EVM PORST

This is an implementation of the PORST (from Gravity-SPHINCS) signing scheme implemented as an improvement to the HORS(T) signing scheme specified for SPHINCS (non-plus) https://eprint.iacr.org/2017/933.pdf . Witnesses sizes are smaller than HORS(T) and its standardized successor FORS (in SPHINCS+), resulting in less verifier work and also less gas charged for relaying the signature on-chain. We also provide prescriptions for several different settings combinations for integrators to build a more fully-featured wallet on top of this basic primitive (e.g. an XMSS). While a signature scheme like SPHINCS+ (standardized as SLH-DSA) provides strong security guarantees without the need for state synchronization between signer and verifier and state-ful schemes like WOTS+-XMSS require synchronization after every signature, the EVM is a setting where infrequent state synchronization is expected. I.e., when submitting a transaction, the signer must become aware of the current nonce of the account. Therefore, SLH-DSA pays a lot of complexity to obtain statelessness where it is not required. A scheme combining PORST few-time signatures with an XMSS for synchronization provides a better match for the setting while improving performance.
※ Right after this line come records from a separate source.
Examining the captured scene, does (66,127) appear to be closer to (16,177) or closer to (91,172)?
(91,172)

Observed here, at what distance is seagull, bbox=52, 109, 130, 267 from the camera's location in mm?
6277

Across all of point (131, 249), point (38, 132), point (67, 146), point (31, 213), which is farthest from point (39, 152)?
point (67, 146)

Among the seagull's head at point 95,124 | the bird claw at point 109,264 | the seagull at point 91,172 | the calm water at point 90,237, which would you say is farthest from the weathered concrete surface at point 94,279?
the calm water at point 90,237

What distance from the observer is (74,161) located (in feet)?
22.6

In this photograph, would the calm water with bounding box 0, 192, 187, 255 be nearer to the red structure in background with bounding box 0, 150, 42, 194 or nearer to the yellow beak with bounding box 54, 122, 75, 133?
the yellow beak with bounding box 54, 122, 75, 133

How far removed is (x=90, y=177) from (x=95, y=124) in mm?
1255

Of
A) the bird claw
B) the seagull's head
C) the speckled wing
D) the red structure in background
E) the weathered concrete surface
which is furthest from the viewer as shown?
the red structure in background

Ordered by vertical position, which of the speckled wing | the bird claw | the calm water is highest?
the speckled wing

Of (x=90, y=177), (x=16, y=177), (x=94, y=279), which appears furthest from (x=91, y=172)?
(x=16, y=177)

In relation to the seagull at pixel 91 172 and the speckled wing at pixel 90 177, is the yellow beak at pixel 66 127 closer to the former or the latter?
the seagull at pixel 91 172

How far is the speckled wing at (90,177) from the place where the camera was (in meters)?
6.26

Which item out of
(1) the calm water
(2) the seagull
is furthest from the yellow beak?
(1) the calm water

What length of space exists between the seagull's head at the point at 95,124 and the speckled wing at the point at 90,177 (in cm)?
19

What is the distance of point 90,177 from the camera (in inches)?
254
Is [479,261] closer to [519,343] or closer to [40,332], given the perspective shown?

This project is implemented in Solidity (mostly Yul assembly) using Foundry. AI assistance (both Codex 5.4 and Claude Opus 4.6) was used sparingly. There are no dependencies. It was implemented over the course of roughly 12 hours of hacking by a single contributor. The bulk of the complexity was introduced in the (successful) attempt to minimize the representation of the signature to ONLY the witness words that will be hashed to obtain the pubkey root. The ordering of the leaf preimages as well as the prescribed path through the Merkle octopus are efficiently computed on-chain, improving implementation rigidity, witness size, and verification gas costs. The final data structure(s) used to represent the octopus are not the most advanced, however due to the EVM memory cost model more advanced data structures (e.g. binary heap, skip list, explicit tree) were more costly.